The University celebrated the local food movement on Tuesday, Sept. 23 with its tenth annual Eat Local Challenge, an outdoor eating event that exclusively features ingredients sourced within a 150-mile radius of campus. Spearheaded by Bon Appétit, the day honored the 15th anniversary of the company’s Farm to Fork program, which focuses on a commitment to purchasing at least 20 percent of ingredients from local vendors. (However, on the day of the Challenge, 100 percent of ingredients are required to be locally sourced, with salt as the only exception to this rule.) The event is part of a company-wide initiative promoting the importance of agricultural sustainability; this year, over 500 cafés across the nation sponsored the Challenge.
In an effort to express appreciation for its purveyors, Bon Appétit organized the Farm to Fork Competition, in which the food service company accepted grant applications from its local vendors in five national regions including the Pacific Northwest, Southwest, Midwest, Northeast, and Southeast. After evaluating each of the submissions, representatives selected five finalists from each area.

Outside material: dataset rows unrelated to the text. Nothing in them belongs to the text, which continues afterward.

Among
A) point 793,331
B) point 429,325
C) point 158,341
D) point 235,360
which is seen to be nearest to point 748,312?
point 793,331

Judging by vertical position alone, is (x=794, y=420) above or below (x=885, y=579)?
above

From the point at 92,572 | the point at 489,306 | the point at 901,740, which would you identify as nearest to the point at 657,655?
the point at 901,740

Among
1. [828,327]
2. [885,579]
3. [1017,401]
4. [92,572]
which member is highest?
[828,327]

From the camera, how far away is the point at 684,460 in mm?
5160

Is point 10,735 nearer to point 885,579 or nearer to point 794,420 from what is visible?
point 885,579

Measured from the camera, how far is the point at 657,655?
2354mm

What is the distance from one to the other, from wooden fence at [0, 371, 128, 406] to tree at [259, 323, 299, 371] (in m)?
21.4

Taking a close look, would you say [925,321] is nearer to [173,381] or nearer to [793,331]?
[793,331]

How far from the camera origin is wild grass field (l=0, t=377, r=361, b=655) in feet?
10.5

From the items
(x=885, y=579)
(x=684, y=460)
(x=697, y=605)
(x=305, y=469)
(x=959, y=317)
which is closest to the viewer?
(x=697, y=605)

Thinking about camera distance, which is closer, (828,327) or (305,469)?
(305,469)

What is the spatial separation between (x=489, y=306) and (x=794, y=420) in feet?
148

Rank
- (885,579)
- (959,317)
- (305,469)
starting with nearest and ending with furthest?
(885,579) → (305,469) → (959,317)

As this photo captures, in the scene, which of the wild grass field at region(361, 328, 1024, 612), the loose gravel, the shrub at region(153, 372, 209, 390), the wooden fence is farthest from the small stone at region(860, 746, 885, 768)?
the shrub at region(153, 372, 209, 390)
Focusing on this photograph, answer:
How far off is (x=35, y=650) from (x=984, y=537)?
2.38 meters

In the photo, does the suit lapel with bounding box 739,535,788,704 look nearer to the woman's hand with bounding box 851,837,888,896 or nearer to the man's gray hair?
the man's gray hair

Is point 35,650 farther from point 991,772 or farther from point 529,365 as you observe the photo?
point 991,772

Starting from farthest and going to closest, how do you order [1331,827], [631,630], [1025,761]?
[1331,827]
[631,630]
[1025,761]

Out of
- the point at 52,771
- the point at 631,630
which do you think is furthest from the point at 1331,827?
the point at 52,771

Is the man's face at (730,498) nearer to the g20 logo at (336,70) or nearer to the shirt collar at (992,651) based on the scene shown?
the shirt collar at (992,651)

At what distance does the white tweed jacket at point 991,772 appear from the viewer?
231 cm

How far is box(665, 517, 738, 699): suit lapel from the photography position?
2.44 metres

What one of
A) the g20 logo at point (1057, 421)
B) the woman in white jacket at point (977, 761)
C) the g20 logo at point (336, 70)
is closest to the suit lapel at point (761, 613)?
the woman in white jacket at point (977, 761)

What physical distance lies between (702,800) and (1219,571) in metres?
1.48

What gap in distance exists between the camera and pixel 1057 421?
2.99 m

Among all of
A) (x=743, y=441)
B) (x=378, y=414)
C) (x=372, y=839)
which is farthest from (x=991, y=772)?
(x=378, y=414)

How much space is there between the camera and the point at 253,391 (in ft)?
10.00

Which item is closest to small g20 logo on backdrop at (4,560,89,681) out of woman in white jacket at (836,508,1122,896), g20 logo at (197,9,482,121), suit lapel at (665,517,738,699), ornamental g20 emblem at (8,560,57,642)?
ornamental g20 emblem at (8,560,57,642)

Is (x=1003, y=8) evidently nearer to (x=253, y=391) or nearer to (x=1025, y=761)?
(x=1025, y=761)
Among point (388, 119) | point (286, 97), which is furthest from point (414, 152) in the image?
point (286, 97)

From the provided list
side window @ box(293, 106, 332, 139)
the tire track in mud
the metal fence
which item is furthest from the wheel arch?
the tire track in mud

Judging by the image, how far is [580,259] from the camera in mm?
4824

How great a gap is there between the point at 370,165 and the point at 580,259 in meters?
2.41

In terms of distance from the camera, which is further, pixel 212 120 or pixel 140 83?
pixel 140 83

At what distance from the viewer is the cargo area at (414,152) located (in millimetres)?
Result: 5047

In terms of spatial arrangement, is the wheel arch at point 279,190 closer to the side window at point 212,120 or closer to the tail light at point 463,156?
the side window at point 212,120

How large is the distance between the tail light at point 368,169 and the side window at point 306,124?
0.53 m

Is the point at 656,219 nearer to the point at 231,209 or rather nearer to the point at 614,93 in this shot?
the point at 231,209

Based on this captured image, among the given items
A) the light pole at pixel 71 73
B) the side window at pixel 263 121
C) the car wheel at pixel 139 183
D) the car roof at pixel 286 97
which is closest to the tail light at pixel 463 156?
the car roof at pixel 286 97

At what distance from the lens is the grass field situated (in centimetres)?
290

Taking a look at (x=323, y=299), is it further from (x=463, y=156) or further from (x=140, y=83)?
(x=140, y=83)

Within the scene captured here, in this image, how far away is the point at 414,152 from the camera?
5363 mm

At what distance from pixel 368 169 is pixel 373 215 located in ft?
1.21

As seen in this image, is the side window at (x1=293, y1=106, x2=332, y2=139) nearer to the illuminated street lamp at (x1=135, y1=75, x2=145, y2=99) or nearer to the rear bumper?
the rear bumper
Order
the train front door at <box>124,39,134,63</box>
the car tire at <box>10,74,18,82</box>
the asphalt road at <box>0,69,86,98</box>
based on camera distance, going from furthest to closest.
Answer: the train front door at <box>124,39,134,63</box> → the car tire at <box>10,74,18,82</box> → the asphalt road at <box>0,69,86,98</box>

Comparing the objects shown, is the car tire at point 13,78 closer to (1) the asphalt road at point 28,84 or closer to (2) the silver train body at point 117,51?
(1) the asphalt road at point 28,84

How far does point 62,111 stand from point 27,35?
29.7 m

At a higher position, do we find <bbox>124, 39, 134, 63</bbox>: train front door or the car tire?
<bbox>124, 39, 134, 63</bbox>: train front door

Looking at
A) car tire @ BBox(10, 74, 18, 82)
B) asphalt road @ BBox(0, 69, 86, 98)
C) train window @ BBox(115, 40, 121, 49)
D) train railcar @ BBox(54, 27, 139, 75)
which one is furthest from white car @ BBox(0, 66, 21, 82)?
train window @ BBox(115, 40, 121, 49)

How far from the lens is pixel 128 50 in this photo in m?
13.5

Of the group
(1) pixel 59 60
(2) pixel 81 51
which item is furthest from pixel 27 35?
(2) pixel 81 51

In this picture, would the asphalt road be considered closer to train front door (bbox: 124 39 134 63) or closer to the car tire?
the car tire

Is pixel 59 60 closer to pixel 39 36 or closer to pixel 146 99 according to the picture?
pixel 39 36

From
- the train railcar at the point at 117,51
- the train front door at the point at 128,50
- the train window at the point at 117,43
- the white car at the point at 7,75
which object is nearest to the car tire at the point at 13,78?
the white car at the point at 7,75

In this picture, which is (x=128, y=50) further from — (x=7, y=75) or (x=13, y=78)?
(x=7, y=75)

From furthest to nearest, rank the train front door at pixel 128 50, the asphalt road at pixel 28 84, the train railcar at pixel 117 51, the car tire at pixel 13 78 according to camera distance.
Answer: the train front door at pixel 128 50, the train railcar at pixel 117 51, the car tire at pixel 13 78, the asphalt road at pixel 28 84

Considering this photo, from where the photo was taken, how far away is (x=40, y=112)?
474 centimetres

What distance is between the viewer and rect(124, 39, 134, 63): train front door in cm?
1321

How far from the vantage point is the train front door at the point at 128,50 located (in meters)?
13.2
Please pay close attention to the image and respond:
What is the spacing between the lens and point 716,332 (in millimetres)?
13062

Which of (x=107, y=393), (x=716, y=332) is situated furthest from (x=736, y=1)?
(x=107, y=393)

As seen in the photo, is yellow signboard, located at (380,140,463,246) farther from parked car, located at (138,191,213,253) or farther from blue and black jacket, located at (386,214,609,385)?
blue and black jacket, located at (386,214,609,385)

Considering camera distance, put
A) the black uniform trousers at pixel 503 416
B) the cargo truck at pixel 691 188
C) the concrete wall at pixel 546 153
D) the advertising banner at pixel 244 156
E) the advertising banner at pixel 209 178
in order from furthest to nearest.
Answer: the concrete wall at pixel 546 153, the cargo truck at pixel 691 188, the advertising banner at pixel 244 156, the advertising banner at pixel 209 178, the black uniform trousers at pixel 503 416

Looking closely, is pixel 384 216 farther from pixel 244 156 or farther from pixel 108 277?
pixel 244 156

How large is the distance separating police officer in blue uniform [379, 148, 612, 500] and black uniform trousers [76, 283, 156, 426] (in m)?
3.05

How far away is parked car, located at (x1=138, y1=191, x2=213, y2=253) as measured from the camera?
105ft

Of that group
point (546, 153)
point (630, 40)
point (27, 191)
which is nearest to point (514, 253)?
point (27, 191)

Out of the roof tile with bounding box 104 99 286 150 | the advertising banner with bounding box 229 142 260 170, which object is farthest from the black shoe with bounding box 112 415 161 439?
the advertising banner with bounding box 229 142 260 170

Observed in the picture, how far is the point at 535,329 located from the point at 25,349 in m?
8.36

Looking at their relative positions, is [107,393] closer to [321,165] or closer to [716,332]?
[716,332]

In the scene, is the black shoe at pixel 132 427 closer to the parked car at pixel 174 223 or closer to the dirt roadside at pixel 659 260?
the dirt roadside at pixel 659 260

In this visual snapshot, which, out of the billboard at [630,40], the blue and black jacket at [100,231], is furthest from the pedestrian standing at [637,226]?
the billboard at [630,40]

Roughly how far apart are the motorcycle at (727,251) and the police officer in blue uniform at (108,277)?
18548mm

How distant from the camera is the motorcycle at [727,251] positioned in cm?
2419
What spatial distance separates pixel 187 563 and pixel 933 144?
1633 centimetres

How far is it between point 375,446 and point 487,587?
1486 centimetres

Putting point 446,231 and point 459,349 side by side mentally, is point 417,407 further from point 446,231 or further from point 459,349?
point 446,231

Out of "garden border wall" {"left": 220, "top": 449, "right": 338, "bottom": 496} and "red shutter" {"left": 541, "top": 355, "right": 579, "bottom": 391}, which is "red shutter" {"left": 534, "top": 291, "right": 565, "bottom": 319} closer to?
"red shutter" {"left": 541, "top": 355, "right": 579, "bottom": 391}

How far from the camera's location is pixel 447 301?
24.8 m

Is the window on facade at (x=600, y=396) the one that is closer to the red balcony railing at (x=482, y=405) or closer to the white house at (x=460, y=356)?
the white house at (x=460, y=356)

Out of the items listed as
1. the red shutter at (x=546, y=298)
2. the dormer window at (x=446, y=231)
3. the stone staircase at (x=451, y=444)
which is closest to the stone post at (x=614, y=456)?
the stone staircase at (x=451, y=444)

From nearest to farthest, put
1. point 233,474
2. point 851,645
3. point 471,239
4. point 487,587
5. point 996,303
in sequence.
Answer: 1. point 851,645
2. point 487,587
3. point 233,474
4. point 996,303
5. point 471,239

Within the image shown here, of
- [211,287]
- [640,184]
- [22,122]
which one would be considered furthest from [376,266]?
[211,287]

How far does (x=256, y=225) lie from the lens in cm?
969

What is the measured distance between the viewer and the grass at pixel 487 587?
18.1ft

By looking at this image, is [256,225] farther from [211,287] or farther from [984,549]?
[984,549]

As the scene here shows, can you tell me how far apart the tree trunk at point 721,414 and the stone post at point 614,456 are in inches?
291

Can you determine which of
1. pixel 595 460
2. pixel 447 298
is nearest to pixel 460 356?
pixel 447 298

On the day of the Eat Local Challenge, event guests at all locations were encouraged to vote for their favorite vendors in their area. Among the five finalists of each region, two will be presented with a $5,000 grant to be put towards an agricultural project of their choosing that will serve to help the growth of their company. The winners will be announced within the next week.
“[Bon Appétit Co-Founder] Fedele Bauccio ponied up 40 grand across the United States in grant money for the small farmers, so we had 170 grant applications put in [nationwide],” said Wesleyan Executive Chef Brian Dagnall. “We had two of the finalists here yesterday, so they could win $5,000.”
The two finalists present during Wesleyan’s Eat Local Challenge were Urban Oaks Farm of New Britain, Conn. and We Bake We Jam of Durham, Conn., the latter owned by Wesleyan culinary employee Jeffrey Hill. If selected as winners, Urban Oaks will put the money towards a brand-new rototiller, while We Bake We Jam will put it towards the construction of a medium-sized greenhouse.
In addition to the participants of the Farm to Fork Competition, Tuesday’s Eat Local menu featured ingredients from suppliers such as Ronny Brook Farm of Ancramdale, N.Y., Horse Listener Farm of Ashord, Conn., Ipswich Shellfish of Ipswich, Mass., and even Wesleyan’s own Long Lane Farm, among several others. Entrees included clam chowder, wood-fired pizza, fried haddock, and roast pig with cilantro-peach compote; desserts consisted of strawberry and peach crisps.
“My favorite part [of the Eat Local Challenge] is just being able to deliver what we talk about as a company,” said Bon Appétit Resident District Manager Michael Strumpf. “It’s just a lot of fun, and it looks like the customers are having a good time and it looks like they’re really enjoying it…being outside and watching the cooks do action stations outside in front of the people…that’s what really gets me excited.”
Dagnall, who has been involved with the past four Eat Local Challenges on campus, agreed with Strumpf, saying that he has enjoyed watching the event improve during his time as a chef at Wesleyan.
“[The Challenge has] kind of evolved over the years,” Dagnall said. “We first started doing them indoors, and now it’s outdoors…we just bring a bunch of vendors in and have them talk to the students, so it’s involved, but it’s a cool thing. We look forward to it every year.”